Title
AWS re:Invent 2022 - How Starburst uses CockroachDB to power Starburst Galaxy (PRT099)
Summary
- Background on Starburst: Starburst is the company behind Trino (formerly Presto), a fast distributed SQL query engine for big data analytics. Trino, developed by the Starburst founding team at Facebook in 2013, is used for interactive analytics, BI tools, and ETL pipelines.
- Starburst Galaxy: Starburst Galaxy is Trino offered as a service, allowing users to query data where it lives without ingestion, create clusters, and choose deployment regions.
- Use of CockroachDB: Starburst Galaxy uses CockroachDB to store operational data, including cluster information, authentication, authorization, and metadata for user data. CockroachDB is chosen for its reliability, low latency, developer efficiency, and operational simplicity.
- CockroachDB Benefits:
- Ensures no downtime or data loss and maintains availability even if a region goes down.
- Provides standard SQL semantics, unique indexes, constraints, and serializable transactions for developer efficiency.
- Offers managed service, online schema changes, and transparent scaling for operational ease.
- CockroachDB Implementation:
- Stores operational data for Trino cluster management, user permissions, and Metastore for user data.
- Saves Trino query history, which is significantly larger than other data types.
- Utilizes global tables for geo-distributed data, allowing fast, low latency reads.
- Schema Migration:
- Starburst uses Flyway for schema migrations and has contributed to making it compatible with CockroachDB.
- Developers are educated on transaction interactions, particularly avoiding mixing DML and DDL operations.
Insights
- Reliability and Global Reach: Starburst's choice of CockroachDB underscores the importance of a database that can provide high availability and consistent performance across global regions, which is crucial for SaaS offerings like Starburst Galaxy.

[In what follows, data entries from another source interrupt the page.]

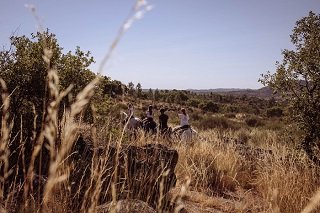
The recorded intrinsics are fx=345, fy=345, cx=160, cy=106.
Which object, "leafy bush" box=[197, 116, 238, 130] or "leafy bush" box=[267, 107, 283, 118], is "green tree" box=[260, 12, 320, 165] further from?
"leafy bush" box=[267, 107, 283, 118]

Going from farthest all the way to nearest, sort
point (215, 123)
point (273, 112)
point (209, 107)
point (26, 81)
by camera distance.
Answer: point (209, 107) < point (273, 112) < point (215, 123) < point (26, 81)

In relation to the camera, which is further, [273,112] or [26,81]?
[273,112]

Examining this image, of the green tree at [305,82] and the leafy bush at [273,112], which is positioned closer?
the green tree at [305,82]

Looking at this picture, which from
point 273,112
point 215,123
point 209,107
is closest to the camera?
point 215,123

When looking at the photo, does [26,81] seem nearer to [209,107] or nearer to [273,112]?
[273,112]

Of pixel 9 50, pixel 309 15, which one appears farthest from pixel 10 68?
pixel 309 15

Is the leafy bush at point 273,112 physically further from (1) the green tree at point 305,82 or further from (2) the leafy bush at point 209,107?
(1) the green tree at point 305,82

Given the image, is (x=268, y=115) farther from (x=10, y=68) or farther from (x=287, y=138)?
(x=10, y=68)

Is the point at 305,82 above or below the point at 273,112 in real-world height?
above

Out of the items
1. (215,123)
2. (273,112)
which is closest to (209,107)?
(273,112)

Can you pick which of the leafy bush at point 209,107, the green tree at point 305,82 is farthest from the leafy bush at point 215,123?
the leafy bush at point 209,107

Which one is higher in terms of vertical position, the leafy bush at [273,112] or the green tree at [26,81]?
the green tree at [26,81]

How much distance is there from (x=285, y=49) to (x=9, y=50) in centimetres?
590

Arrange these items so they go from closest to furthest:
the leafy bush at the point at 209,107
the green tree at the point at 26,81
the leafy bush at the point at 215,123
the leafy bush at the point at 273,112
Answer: the green tree at the point at 26,81 → the leafy bush at the point at 215,123 → the leafy bush at the point at 273,112 → the leafy bush at the point at 209,107
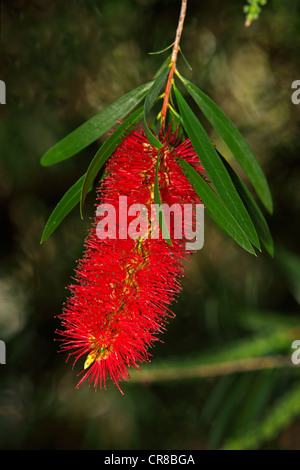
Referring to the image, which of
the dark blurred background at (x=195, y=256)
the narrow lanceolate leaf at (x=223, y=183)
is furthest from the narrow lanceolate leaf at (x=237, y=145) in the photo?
the dark blurred background at (x=195, y=256)

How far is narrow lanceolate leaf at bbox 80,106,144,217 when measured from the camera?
0.43m

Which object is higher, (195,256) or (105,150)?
(195,256)

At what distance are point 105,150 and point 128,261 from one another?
12 cm

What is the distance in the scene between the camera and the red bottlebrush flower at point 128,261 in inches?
18.5

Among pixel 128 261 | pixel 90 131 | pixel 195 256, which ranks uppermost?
pixel 195 256

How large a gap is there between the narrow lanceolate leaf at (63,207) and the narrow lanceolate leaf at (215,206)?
0.11 metres

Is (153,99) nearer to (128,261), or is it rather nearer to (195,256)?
(128,261)

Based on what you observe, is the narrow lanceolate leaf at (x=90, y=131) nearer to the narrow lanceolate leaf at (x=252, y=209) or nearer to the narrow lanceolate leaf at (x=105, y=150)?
the narrow lanceolate leaf at (x=105, y=150)

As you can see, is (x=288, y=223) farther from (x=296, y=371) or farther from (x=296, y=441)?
(x=296, y=441)

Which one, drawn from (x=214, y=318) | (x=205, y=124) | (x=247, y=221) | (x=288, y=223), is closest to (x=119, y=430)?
(x=214, y=318)

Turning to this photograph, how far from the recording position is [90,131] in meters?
0.46

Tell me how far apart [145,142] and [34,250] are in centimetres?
62

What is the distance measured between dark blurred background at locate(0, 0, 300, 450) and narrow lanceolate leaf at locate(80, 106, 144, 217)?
42 cm

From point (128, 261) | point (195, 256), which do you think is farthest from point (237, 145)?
point (195, 256)
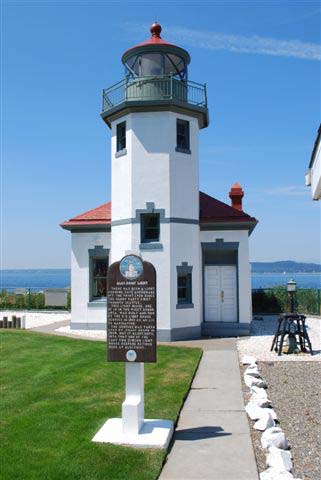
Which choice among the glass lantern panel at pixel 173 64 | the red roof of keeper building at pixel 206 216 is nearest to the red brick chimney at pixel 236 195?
the red roof of keeper building at pixel 206 216

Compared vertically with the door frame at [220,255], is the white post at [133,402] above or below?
below

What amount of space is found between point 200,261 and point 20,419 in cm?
1101

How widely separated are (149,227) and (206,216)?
2.51 meters

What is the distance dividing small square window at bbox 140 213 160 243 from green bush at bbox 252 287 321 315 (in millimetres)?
10383

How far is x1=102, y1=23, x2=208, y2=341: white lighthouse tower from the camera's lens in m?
16.0

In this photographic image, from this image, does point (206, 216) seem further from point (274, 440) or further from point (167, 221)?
point (274, 440)

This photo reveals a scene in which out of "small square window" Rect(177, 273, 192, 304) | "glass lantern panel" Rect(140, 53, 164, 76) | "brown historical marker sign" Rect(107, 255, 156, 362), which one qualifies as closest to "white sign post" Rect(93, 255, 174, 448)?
"brown historical marker sign" Rect(107, 255, 156, 362)

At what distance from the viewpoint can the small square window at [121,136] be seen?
17.0 m

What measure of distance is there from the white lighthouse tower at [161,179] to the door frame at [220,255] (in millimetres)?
600

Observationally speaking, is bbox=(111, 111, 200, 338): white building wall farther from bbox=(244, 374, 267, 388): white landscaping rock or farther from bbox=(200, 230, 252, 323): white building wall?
bbox=(244, 374, 267, 388): white landscaping rock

- Developer Productivity: The emphasis on developer efficiency through familiar SQL semantics and robust transaction support indicates a trend towards databases that minimize the learning curve and reduce the potential for errors.
- Operational Efficiency: The preference for managed services and the ability to handle schema changes without downtime reflects a broader industry move towards outsourcing database management to focus on core product development.
- Schema Migration Strategy: The use of Flyway and the collaboration with the open-source community to improve its compatibility with CockroachDB demonstrates a commitment to leveraging and contributing to open-source tools for better product integration.
- Transactional Caveats: The discussion on transaction interactions and the need to educate developers on specific use cases (like mixing DML and DDL) highlights the complexities that can arise even with advanced databases and the importance of thorough testing and developer awareness.